EXERCISE AIM —
Drop all images and give the records again exactly.

MATERIAL FOR THIS EXERCISE —
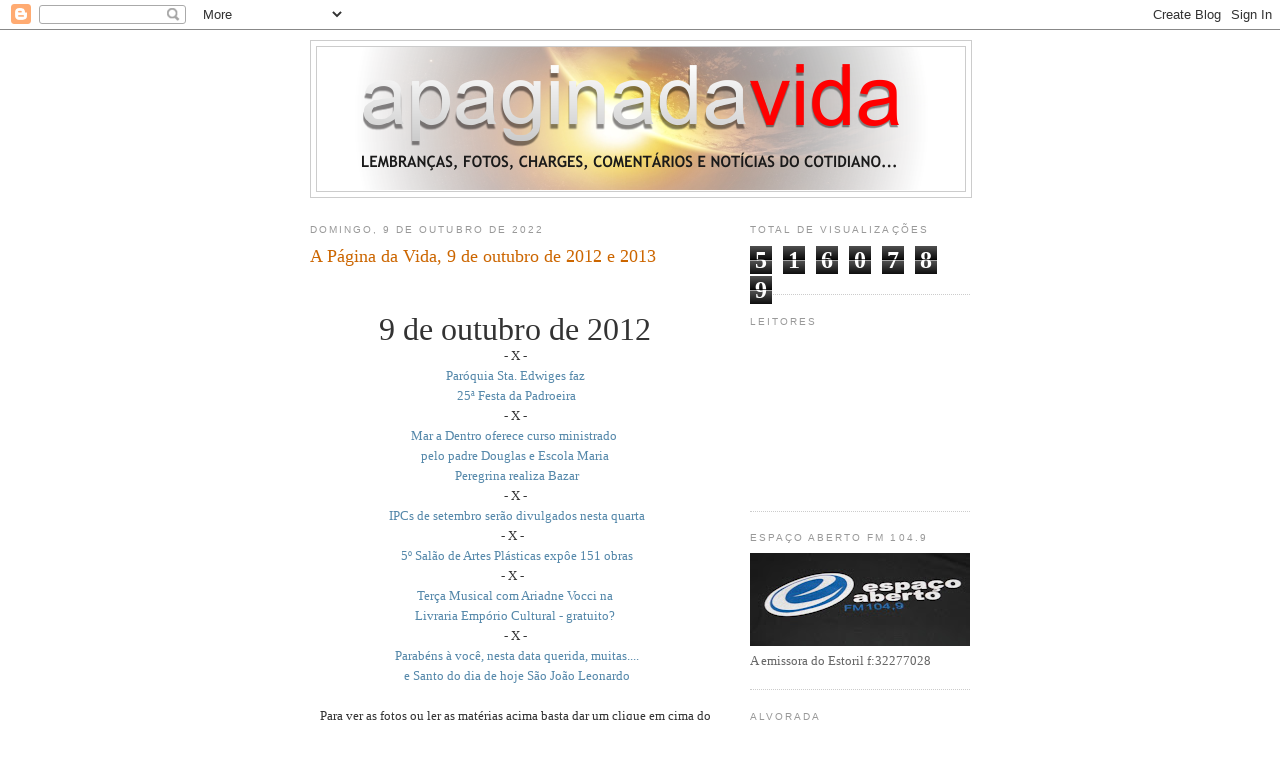

--- FILE ---
content_type: text/html; charset=UTF-8
request_url: https://apaginadavida.blogspot.com/b/stats?style=BLACK_TRANSPARENT&timeRange=ALL_TIME&token=APq4FmAHtVVwHTd4Vla4U9BX4gZ8wLRmNiSV2nEIKqGjRTebi9Cy2SItcn-JscsOLgyS2hVNfikM-fHfeNXUnhotRcETFVQxUQ
body_size: -17
content:
{"total":5160789,"sparklineOptions":{"backgroundColor":{"fillOpacity":0.1,"fill":"#000000"},"series":[{"areaOpacity":0.3,"color":"#202020"}]},"sparklineData":[[0,16],[1,4],[2,11],[3,16],[4,9],[5,10],[6,10],[7,7],[8,7],[9,5],[10,2],[11,2],[12,4],[13,7],[14,8],[15,19],[16,23],[17,18],[18,16],[19,19],[20,16],[21,6],[22,12],[23,9],[24,100],[25,63],[26,25],[27,30],[28,22],[29,19]],"nextTickMs":21428}

--- FILE ---
content_type: text/html; charset=utf-8
request_url: https://accounts.google.com/o/oauth2/postmessageRelay?parent=https%3A%2F%2Fapaginadavida.blogspot.com&jsh=m%3B%2F_%2Fscs%2Fabc-static%2F_%2Fjs%2Fk%3Dgapi.lb.en.OE6tiwO4KJo.O%2Fd%3D1%2Frs%3DAHpOoo_Itz6IAL6GO-n8kgAepm47TBsg1Q%2Fm%3D__features__
body_size: 160
content:
<!DOCTYPE html><html><head><title></title><meta http-equiv="content-type" content="text/html; charset=utf-8"><meta http-equiv="X-UA-Compatible" content="IE=edge"><meta name="viewport" content="width=device-width, initial-scale=1, minimum-scale=1, maximum-scale=1, user-scalable=0"><script src='https://ssl.gstatic.com/accounts/o/2580342461-postmessagerelay.js' nonce="uXtmn4zPNixrG6gzC1n2kg"></script></head><body><script type="text/javascript" src="https://apis.google.com/js/rpc:shindig_random.js?onload=init" nonce="uXtmn4zPNixrG6gzC1n2kg"></script></body></html>

--- FILE ---
content_type: text/html; charset=utf-8
request_url: https://www.google.com/recaptcha/api2/aframe
body_size: 265
content:
<!DOCTYPE HTML><html><head><meta http-equiv="content-type" content="text/html; charset=UTF-8"></head><body><script nonce="BLeNLy805Oa9cwuba2vZaw">/** Anti-fraud and anti-abuse applications only. See google.com/recaptcha */ try{var clients={'sodar':'https://pagead2.googlesyndication.com/pagead/sodar?'};window.addEventListener("message",function(a){try{if(a.source===window.parent){var b=JSON.parse(a.data);var c=clients[b['id']];if(c){var d=document.createElement('img');d.src=c+b['params']+'&rc='+(localStorage.getItem("rc::a")?sessionStorage.getItem("rc::b"):"");window.document.body.appendChild(d);sessionStorage.setItem("rc::e",parseInt(sessionStorage.getItem("rc::e")||0)+1);localStorage.setItem("rc::h",'1768759555008');}}}catch(b){}});window.parent.postMessage("_grecaptcha_ready", "*");}catch(b){}</script></body></html>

ANSWER TO THE EXERCISE —
--- FILE ---
content_type: text/html; charset=UTF-8
request_url: https://apaginadavida.blogspot.com/b/stats?style=BLACK_TRANSPARENT&timeRange=ALL_TIME&token=APq4FmAHtVVwHTd4Vla4U9BX4gZ8wLRmNiSV2nEIKqGjRTebi9Cy2SItcn-JscsOLgyS2hVNfikM-fHfeNXUnhotRcETFVQxUQ
body_size: -17
content:
{"total":5160789,"sparklineOptions":{"backgroundColor":{"fillOpacity":0.1,"fill":"#000000"},"series":[{"areaOpacity":0.3,"color":"#202020"}]},"sparklineData":[[0,16],[1,4],[2,11],[3,16],[4,9],[5,10],[6,10],[7,7],[8,7],[9,5],[10,2],[11,2],[12,4],[13,7],[14,8],[15,19],[16,23],[17,18],[18,16],[19,19],[20,16],[21,6],[22,12],[23,9],[24,100],[25,63],[26,25],[27,30],[28,22],[29,19]],"nextTickMs":21428}

--- FILE ---
content_type: text/html; charset=utf-8
request_url: https://accounts.google.com/o/oauth2/postmessageRelay?parent=https%3A%2F%2Fapaginadavida.blogspot.com&jsh=m%3B%2F_%2Fscs%2Fabc-static%2F_%2Fjs%2Fk%3Dgapi.lb.en.OE6tiwO4KJo.O%2Fd%3D1%2Frs%3DAHpOoo_Itz6IAL6GO-n8kgAepm47TBsg1Q%2Fm%3D__features__
body_size: 160
content:
<!DOCTYPE html><html><head><title></title><meta http-equiv="content-type" content="text/html; charset=utf-8"><meta http-equiv="X-UA-Compatible" content="IE=edge"><meta name="viewport" content="width=device-width, initial-scale=1, minimum-scale=1, maximum-scale=1, user-scalable=0"><script src='https://ssl.gstatic.com/accounts/o/2580342461-postmessagerelay.js' nonce="uXtmn4zPNixrG6gzC1n2kg"></script></head><body><script type="text/javascript" src="https://apis.google.com/js/rpc:shindig_random.js?onload=init" nonce="uXtmn4zPNixrG6gzC1n2kg"></script></body></html>

--- FILE ---
content_type: text/html; charset=utf-8
request_url: https://www.google.com/recaptcha/api2/aframe
body_size: 265
content:
<!DOCTYPE HTML><html><head><meta http-equiv="content-type" content="text/html; charset=UTF-8"></head><body><script nonce="BLeNLy805Oa9cwuba2vZaw">/** Anti-fraud and anti-abuse applications only. See google.com/recaptcha */ try{var clients={'sodar':'https://pagead2.googlesyndication.com/pagead/sodar?'};window.addEventListener("message",function(a){try{if(a.source===window.parent){var b=JSON.parse(a.data);var c=clients[b['id']];if(c){var d=document.createElement('img');d.src=c+b['params']+'&rc='+(localStorage.getItem("rc::a")?sessionStorage.getItem("rc::b"):"");window.document.body.appendChild(d);sessionStorage.setItem("rc::e",parseInt(sessionStorage.getItem("rc::e")||0)+1);localStorage.setItem("rc::h",'1768759555008');}}}catch(b){}});window.parent.postMessage("_grecaptcha_ready", "*");}catch(b){}</script></body></html>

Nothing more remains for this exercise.